PROBLEM TO WORK ON:
Exact transcription of the records is required.

RECORD EXTRACTS:
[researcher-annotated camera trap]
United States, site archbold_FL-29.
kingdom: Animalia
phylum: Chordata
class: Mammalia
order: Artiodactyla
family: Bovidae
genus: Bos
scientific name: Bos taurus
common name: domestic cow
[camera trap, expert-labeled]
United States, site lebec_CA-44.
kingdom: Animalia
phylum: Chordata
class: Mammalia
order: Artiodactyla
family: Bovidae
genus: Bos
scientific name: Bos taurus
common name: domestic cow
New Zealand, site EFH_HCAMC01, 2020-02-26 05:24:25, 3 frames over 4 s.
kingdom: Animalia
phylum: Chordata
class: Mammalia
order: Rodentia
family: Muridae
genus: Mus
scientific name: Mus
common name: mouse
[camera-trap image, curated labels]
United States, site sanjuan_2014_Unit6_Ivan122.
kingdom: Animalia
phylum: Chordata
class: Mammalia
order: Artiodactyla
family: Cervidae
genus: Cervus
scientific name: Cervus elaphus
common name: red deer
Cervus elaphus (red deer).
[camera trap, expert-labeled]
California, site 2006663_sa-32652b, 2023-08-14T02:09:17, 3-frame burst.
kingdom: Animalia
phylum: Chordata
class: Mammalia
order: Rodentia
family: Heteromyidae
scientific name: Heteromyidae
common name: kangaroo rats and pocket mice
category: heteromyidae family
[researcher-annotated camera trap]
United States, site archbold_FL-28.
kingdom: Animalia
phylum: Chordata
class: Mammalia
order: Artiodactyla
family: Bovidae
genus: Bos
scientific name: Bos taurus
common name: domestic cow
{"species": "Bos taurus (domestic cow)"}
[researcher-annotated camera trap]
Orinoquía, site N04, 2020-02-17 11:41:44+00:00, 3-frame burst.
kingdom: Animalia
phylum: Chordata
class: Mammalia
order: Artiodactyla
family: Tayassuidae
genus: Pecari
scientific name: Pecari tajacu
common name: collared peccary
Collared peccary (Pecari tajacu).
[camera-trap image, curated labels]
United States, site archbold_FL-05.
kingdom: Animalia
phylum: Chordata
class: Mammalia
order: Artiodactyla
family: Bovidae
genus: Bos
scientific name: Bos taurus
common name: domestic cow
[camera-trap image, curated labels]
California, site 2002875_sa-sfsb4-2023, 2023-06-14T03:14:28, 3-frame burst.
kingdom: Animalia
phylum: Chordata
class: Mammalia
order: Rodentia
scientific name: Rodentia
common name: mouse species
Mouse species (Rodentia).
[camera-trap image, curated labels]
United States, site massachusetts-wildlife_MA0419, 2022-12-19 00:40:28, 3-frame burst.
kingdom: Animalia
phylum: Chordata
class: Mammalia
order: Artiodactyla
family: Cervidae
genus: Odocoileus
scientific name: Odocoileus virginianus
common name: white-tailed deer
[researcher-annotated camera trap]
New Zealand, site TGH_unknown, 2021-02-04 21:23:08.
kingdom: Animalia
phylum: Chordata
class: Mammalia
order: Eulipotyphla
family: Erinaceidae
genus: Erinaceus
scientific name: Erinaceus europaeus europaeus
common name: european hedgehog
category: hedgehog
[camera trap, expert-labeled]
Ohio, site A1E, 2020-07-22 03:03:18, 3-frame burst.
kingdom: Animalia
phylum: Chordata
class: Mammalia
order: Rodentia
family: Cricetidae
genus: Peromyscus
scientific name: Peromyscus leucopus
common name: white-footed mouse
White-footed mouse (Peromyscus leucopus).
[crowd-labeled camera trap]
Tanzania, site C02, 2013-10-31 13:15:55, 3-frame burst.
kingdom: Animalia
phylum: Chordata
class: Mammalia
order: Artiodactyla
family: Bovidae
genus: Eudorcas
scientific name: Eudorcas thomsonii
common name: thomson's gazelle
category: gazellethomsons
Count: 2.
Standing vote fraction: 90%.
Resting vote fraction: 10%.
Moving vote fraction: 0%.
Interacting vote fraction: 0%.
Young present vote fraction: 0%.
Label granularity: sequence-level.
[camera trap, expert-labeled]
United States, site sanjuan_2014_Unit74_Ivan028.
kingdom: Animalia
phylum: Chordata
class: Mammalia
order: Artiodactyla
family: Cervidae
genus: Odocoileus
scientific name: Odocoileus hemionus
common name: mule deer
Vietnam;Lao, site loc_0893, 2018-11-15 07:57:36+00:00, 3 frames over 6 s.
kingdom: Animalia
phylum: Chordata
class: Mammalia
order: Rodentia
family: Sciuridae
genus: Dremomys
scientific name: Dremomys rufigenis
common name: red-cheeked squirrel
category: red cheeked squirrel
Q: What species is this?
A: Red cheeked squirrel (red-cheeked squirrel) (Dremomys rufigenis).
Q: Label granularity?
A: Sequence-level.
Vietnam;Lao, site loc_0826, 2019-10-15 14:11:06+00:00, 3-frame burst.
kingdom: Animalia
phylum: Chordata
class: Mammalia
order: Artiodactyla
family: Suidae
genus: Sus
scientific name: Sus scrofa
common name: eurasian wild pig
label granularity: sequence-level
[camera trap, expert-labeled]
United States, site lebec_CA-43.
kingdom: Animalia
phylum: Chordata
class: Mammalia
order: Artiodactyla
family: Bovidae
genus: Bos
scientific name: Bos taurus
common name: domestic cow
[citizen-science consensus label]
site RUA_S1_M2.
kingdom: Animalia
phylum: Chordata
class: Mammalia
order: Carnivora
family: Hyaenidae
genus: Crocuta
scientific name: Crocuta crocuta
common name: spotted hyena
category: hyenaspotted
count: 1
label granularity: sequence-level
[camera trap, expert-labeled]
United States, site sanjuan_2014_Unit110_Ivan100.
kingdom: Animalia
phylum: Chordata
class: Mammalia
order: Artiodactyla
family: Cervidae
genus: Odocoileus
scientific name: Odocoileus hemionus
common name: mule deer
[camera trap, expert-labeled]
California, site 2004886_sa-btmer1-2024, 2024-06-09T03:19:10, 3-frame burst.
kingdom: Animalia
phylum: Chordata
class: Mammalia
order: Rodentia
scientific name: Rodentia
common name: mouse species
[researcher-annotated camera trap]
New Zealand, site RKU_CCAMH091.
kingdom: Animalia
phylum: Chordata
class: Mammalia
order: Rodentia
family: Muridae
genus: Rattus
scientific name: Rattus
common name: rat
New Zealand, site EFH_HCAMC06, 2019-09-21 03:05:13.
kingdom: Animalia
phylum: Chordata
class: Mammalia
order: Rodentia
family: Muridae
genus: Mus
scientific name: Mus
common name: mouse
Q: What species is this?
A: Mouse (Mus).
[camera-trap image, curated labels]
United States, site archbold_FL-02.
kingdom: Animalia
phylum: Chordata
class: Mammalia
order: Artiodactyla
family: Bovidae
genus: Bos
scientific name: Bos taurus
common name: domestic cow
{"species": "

ANSWER BOX:
[researcher-annotated camera trap]
United States, site archbold_FL-29.
kingdom: Animalia
phylum: Chordata
class: Mammalia
order: Artiodactyla
family: Bovidae
genus: Bos
scientific name: Bos taurus
common name: domestic cow
[camera trap, expert-labeled]
United States, site lebec_CA-44.
kingdom: Animalia
phylum: Chordata
class: Mammalia
order: Artiodactyla
family: Bovidae
genus: Bos
scientific name: Bos taurus
common name: domestic cow
New Zealand, site EFH_HCAMC01, 2020-02-26 05:24:25, 3 frames over 4 s.
kingdom: Animalia
phylum: Chordata
class: Mammalia
order: Rodentia
family: Muridae
genus: Mus
scientific name: Mus
common name: mouse
[camera-trap image, curated labels]
United States, site sanjuan_2014_Unit6_Ivan122.
kingdom: Animalia
phylum: Chordata
class: Mammalia
order: Artiodactyla
family: Cervidae
genus: Cervus
scientific name: Cervus elaphus
common name: red deer
Cervus elaphus (red deer).
[camera trap, expert-labeled]
California, site 2006663_sa-32652b, 2023-08-14T02:09:17, 3-frame burst.
kingdom: Animalia
phylum: Chordata
class: Mammalia
order: Rodentia
family: Heteromyidae
scientific name: Heteromyidae
common name: kangaroo rats and pocket mice
category: heteromyidae family
[researcher-annotated camera trap]
United States, site archbold_FL-28.
kingdom: Animalia
phylum: Chordata
class: Mammalia
order: Artiodactyla
family: Bovidae
genus: Bos
scientific name: Bos taurus
common name: domestic cow
{"species": "Bos taurus (domestic cow)"}
[researcher-annotated camera trap]
Orinoquía, site N04, 2020-02-17 11:41:44+00:00, 3-frame burst.
kingdom: Animalia
phylum: Chordata
class: Mammalia
order: Artiodactyla
family: Tayassuidae
genus: Pecari
scientific name: Pecari tajacu
common name: collared peccary
Collared peccary (Pecari tajacu).
[camera-trap image, curated labels]
United States, site archbold_FL-05.
kingdom: Animalia
phylum: Chordata
class: Mammalia
order: Artiodactyla
family: Bovidae
genus: Bos
scientific name: Bos taurus
common name: domestic cow
[camera-trap image, curated labels]
California, site 2002875_sa-sfsb4-2023, 2023-06-14T03:14:28, 3-frame burst.
kingdom: Animalia
phylum: Chordata
class: Mammalia
order: Rodentia
scientific name: Rodentia
common name: mouse species
Mouse species (Rodentia).
[camera-trap image, curated labels]
United States, site massachusetts-wildlife_MA0419, 2022-12-19 00:40:28, 3-frame burst.
kingdom: Animalia
phylum: Chordata
class: Mammalia
order: Artiodactyla
family: Cervidae
genus: Odocoileus
scientific name: Odocoileus virginianus
common name: white-tailed deer
[researcher-annotated camera trap]
New Zealand, site TGH_unknown, 2021-02-04 21:23:08.
kingdom: Animalia
phylum: Chordata
class: Mammalia
order: Eulipotyphla
family: Erinaceidae
genus: Erinaceus
scientific name: Erinaceus europaeus europaeus
common name: european hedgehog
category: hedgehog
[camera trap, expert-labeled]
Ohio, site A1E, 2020-07-22 03:03:18, 3-frame burst.
kingdom: Animalia
phylum: Chordata
class: Mammalia
order: Rodentia
family: Cricetidae
genus: Peromyscus
scientific name: Peromyscus leucopus
common name: white-footed mouse
White-footed mouse (Peromyscus leucopus).
[crowd-labeled camera trap]
Tanzania, site C02, 2013-10-31 13:15:55, 3-frame burst.
kingdom: Animalia
phylum: Chordata
class: Mammalia
order: Artiodactyla
family: Bovidae
genus: Eudorcas
scientific name: Eudorcas thomsonii
common name: thomson's gazelle
category: gazellethomsons
Count: 2.
Standing vote fraction: 90%.
Resting vote fraction: 10%.
Moving vote fraction: 0%.
Interacting vote fraction: 0%.
Young present vote fraction: 0%.
Label granularity: sequence-level.
[camera trap, expert-labeled]
United States, site sanjuan_2014_Unit74_Ivan028.
kingdom: Animalia
phylum: Chordata
class: Mammalia
order: Artiodactyla
family: Cervidae
genus: Odocoileus
scientific name: Odocoileus hemionus
common name: mule deer
Vietnam;Lao, site loc_0893, 2018-11-15 07:57:36+00:00, 3 frames over 6 s.
kingdom: Animalia
phylum: Chordata
class: Mammalia
order: Rodentia
family: Sciuridae
genus: Dremomys
scientific name: Dremomys rufigenis
common name: red-cheeked squirrel
category: red cheeked squirrel
Q: What species is this?
A: Red cheeked squirrel (red-cheeked squirrel) (Dremomys rufigenis).
Q: Label granularity?
A: Sequence-level.
Vietnam;Lao, site loc_0826, 2019-10-15 14:11:06+00:00, 3-frame burst.
kingdom: Animalia
phylum: Chordata
class: Mammalia
order: Artiodactyla
family: Suidae
genus: Sus
scientific name: Sus scrofa
common name: eurasian wild pig
label granularity: sequence-level
[camera trap, expert-labeled]
United States, site lebec_CA-43.
kingdom: Animalia
phylum: Chordata
class: Mammalia
order: Artiodactyla
family: Bovidae
genus: Bos
scientific name: Bos taurus
common name: domestic cow
[citizen-science consensus label]
site RUA_S1_M2.
kingdom: Animalia
phylum: Chordata
class: Mammalia
order: Carnivora
family: Hyaenidae
genus: Crocuta
scientific name: Crocuta crocuta
common name: spotted hyena
category: hyenaspotted
count: 1
label granularity: sequence-level
[camera trap, expert-labeled]
United States, site sanjuan_2014_Unit110_Ivan100.
kingdom: Animalia
phylum: Chordata
class: Mammalia
order: Artiodactyla
family: Cervidae
genus: Odocoileus
scientific name: Odocoileus hemionus
common name: mule deer
[camera trap, expert-labeled]
California, site 2004886_sa-btmer1-2024, 2024-06-09T03:19:10, 3-frame burst.
kingdom: Animalia
phylum: Chordata
class: Mammalia
order: Rodentia
scientific name: Rodentia
common name: mouse species
[researcher-annotated camera trap]
New Zealand, site RKU_CCAMH091.
kingdom: Animalia
phylum: Chordata
class: Mammalia
order: Rodentia
family: Muridae
genus: Rattus
scientific name: Rattus
common name: rat
New Zealand, site EFH_HCAMC06, 2019-09-21 03:05:13.
kingdom: Animalia
phylum: Chordata
class: Mammalia
order: Rodentia
family: Muridae
genus: Mus
scientific name: Mus
common name: mouse
Q: What species is this?
A: Mouse (Mus).
[camera-trap image, curated labels]
United States, site archbold_FL-02.
kingdom: Animalia
phylum: Chordata
class: Mammalia
order: Artiodactyla
family: Bovidae
genus: Bos
scientific name: Bos taurus
common name: domestic cow
{"species": "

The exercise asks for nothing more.